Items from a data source
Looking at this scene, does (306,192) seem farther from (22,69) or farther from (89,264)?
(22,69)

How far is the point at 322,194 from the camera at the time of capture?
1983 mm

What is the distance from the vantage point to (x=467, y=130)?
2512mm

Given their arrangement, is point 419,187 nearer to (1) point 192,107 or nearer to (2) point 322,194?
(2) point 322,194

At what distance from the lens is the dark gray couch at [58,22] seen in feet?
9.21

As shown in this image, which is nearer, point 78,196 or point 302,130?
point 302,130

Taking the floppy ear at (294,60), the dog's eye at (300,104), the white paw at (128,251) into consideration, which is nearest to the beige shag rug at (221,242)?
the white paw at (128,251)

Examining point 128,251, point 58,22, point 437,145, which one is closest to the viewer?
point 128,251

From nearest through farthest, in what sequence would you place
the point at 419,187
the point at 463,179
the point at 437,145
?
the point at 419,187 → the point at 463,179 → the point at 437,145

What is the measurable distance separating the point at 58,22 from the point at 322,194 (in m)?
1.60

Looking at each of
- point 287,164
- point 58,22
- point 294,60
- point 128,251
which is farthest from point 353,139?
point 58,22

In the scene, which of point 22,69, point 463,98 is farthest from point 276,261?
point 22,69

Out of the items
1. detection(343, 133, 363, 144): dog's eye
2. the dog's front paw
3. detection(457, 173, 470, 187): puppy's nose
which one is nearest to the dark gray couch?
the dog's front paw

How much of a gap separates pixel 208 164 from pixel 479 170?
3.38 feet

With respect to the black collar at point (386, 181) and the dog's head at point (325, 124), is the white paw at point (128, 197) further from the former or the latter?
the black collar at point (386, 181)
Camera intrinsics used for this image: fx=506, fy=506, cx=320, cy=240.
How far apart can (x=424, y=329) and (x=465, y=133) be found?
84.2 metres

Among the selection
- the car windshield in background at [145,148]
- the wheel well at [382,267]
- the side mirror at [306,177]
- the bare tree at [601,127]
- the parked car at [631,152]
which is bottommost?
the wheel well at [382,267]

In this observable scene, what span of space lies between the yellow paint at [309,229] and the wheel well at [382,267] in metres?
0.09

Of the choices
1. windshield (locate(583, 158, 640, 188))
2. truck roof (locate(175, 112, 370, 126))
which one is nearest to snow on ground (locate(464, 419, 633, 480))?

*DIRECTIONS*: Copy the lines verbatim, starting at the line containing "Of the choices" and ending at the last line of the items, with both ends included.

*FINAL RESULT*:
Of the choices
1. windshield (locate(583, 158, 640, 188))
2. truck roof (locate(175, 112, 370, 126))
which one is nearest to snow on ground (locate(464, 419, 633, 480))?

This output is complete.